Ramadan, une dynamique commerciale qui rythme l’année

Un pic de consommation est observé en cette période

L’ambiance est festive dans les rues du Royaume. Les Marocains célèbrent depuis mardi le mois de Ramadan. Un mois de jeûne, de solidarité et de piété qui s’annonce dans la joie et surtout dans la fraîcheur du printemps. Au Maroc, et à l’instar des autres pays musulmans, ce mois revêt une importance particulière aussi bien sur le plan spirituel qu’économique. En effet, Ramadan est une période de l’année qui enregistre un pic de consommation et ce sur tous les plans.

La course au ravitaillement démarre dès que les lueurs de Ramadan s’annoncent. Pas de sprint final. Au contraire, le rythme s’accélère de jour en jour, et ce malgré les messages rassurants du gouvernement quant au bon approvisionnement du marché local. En effet, tous les produits alimentaires sont disponibles en quantités suffisantes et pourtant les Marocains ne peuvent s’empêcher de se ruer sur les étalages des commerces pour s’approvisionner en grande quantité. «Nous sommes conscients de la disponibilité des denrées mais nous avons hérité ces habitudes de nos aïeux. Je ne peux me passer des préparatifs du mois sacré et encore moins des achats quotidiens qui me permettent de rompre la monotonie des longues journées de ce mois», nous déclare une ménagère que nous avons croisée dans un marché casablancais.

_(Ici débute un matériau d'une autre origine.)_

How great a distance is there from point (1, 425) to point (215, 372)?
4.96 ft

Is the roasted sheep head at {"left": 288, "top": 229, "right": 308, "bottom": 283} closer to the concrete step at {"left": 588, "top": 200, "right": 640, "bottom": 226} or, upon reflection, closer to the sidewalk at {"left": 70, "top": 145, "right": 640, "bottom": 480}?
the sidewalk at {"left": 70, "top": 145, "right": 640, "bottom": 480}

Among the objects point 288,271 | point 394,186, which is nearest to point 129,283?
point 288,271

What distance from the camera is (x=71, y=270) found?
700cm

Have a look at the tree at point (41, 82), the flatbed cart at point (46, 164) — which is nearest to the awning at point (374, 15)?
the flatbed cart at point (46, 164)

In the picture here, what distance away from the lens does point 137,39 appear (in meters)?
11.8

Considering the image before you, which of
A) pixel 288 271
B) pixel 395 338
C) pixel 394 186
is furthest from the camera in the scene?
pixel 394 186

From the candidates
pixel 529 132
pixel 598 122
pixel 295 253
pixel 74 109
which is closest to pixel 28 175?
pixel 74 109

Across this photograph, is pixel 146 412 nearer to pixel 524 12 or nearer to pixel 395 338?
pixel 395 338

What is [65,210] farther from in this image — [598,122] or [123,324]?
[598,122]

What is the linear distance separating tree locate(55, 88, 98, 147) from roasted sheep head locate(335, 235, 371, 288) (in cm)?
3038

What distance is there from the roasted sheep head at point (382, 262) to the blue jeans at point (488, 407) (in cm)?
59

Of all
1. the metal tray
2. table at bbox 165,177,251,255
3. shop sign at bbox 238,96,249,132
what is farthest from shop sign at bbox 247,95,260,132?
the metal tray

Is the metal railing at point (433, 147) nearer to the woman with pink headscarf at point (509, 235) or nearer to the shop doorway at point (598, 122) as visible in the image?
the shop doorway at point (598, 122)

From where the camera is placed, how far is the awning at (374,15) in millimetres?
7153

Les Marocains consacrent tout un rituel de consommation à ce mois béni. Les préparatifs démarrent par l’achat d’ingrédients des deux mets phares de la table ramadanesque, à savoir «Sfouf» et «Chebbakia» et finissent par les ustensiles de cuisine traditionnelle dont la fameuse «moughrfa» en bois. «La moughrfa est indispensable pour les familles marocaines. Certaines ménagères l’achètent juste pour «barouk», sorte de porte bonheur quoi!», nous confie un commerçant de Ben Jdia, un quartier casablancais très animé. En effet, Benjdia n’est qu’un microcosme de l’espace commercial «populaire» du Maroc où toutes les souches de la société se rencontrent. Pour ces premiers jours de Ramadan, l’ambiance est zen mais surtout pas de flambée de prix à signaler.

La jauge des denrées de base, en l’occurrence légumineuse, fruits et légumes, viandes rouges et blanches et poissons est toujours dans le vert. De quoi répondre aux besoins de toutes les bourses. Espérons que cette tendance sera maintenue jusqu’à fin Ramadan et qu’aucune manipulation de prix ou spéculation n’aura lieu. D’ailleurs, le gouvernement met en garde contre toute pratique frauduleuse.

Des mesures anticipatives ont été prises pour assurer la normalité du marché. Parallèlement à la disponibilité des denrées, les commerçants se sont lancés dans une perspective d’aide à la ménagère, notamment les jeunes mariées et celles qui travaillent. Ils ont mis à leur disposition tout ce dont elles auront besoin pour préparer des ftours appétissants au moindre coût et effort : De croustillantes Chebbakia disponibles à partir de 30 DH le kilo, Sfouf à 120 dirhams, feuille de pastilla à 20 dirhams, des fonds de quiches et de pizza à 10 dirhams ou encore des sacs de légumes épluchés et des soupes prêtes à cuisiner à 15 dirhams. Et loin des marchés ouverts, les grandes surfaces connaissent, quant à elles, le même engouement.

Dans un élan de solidarité, certaines enseignes ont commencé à commercialiser des paniers ramadanesques d’une valeur de 200 dirhams qui peuvent être offerts aux familles nécessiteuses ou bien consommés par les petits ménages. Ils comprennent 5 kilos de farine, 5 litres d’huile de table, un paquet de café, un paquet de thé, un pot de miel, du sucre et légumineuses… Une initiative louable qui connaît un franc succès cette année de la part de la clientèle de ces marques.